> _PAGE EXTRACT_
Deploying Azure Data Services via Terraform Part 6: Deploying a Storage Solution to The Kubernetes Cluster

Part six of this series will focus on deploying a storage solution to our Kubernetes cluster:

All the content in this series relates to this GitHub repo, the content for this post relates to the px_store module specifically.

Where Were We ?

If you have been following this blog post series you should have:

  • a basic grasp of Terraform
  • a Kubernetes cluster and an understanding of why Kubespray has been used to create it
  • a software load balancer in the form of MetalLB deployed to your cluster and basic understanding of Kubernetes services

Kubernetes Storage 101

Before we dive into deploying a storage solution to our Kubernetes cluster, we need to understand the basics of storage in the world of Kubernetes, which can appear to be both exotic and mysterious to the uninitiated. To dispel some confusion around Kubernetes and storage, the storage IO path is exactly the same as that with common garden vanilla variety Unix or Linux. The Kubernetes storage ecosystem introduces two extra things we need to concern ourselves with above and beyond conventional Unix/Linux storage, firstly there are some extra layers of abstraction between the physical storage and filesystems that pods use, what I like to refer to as . . .

The Kubernetes Storage “Layer Cake”

From the bottom up, persistent volumes map to physical storage devices, persistent volume claims are required in order to consume capacity from a persistent volume. The final piece in the puzzle is the volume – the touch point for storage consumption by containers in a pod:

Data Mobility

The second thing of note above and beyond how storage behaves in the world of Linux, is that when a pod moves around the cluster, they need to maintain their state as they jump from one worker node to another, and there are two ways of ensuring this:

  • shared storage
    Each worker node has an IO path to the same device or storage cluster, rescheduling a pod simply involves unmounting any volumes associated with that pod and re-mounting them once the pod has successfully been rescheduled to a different worker node:
  • replicated storage
    Persistent volumes have at least one replica, rescheduling a pod is simply a matter of ensuring that the pod ‘Lands’ on a worker node which has access to the relevant persistent volume replicas.

Provisioning

The Kubernetes storage ecosystem includes the concept of ‘Provisioning’, there are two provisioning schemes:

  • Manual
    Someone has to create persistent volumes manually
  • Automatic
    When a persistent volume claim is created a persistent volume is created automatically and the two entities are bound together. To use Kubernetes storage parlance, for a persistent volume to be in a usable state for a pod, it needs to be ‘Bound’ to a persistent volume.

From an end user perspective automatic provisioning provides the simplest means by which to consume storage.

> _MATERIAL PROVIDED_
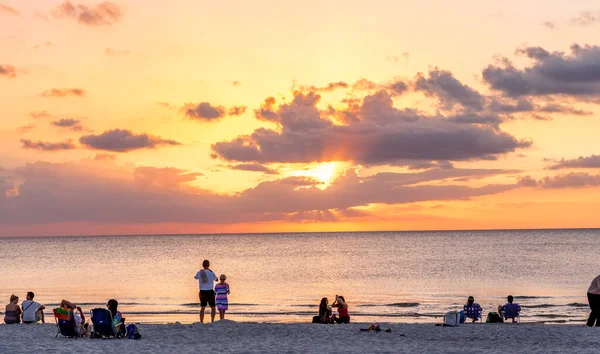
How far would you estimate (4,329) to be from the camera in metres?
23.5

> _EXERCISES_
**a.** Retype the passage of the Kubernetes storage article starting with "The second thing" and going on through "persistent volume replicas.".
**b.** According to the Kubernetes storage article, what two provisioning schemes exist?

> _WORKED SOLUTIONS_
**a.**
The second thing of note above and beyond how storage behaves in the world of Linux, is that when a pod moves around the cluster, they need to maintain their state as they jump from one worker node to another, and there are two ways of ensuring this:

  • shared storage
    Each worker node has an IO path to the same device or storage cluster, rescheduling a pod simply involves unmounting any volumes associated with that pod and re-mounting them once the pod has successfully been rescheduled to a different worker node:
  • replicated storage
    Persistent volumes have at least one replica, rescheduling a pod is simply a matter of ensuring that the pod ‘Lands’ on a worker node which has access to the relevant persistent volume replicas.

**b.** Manual and Automatic.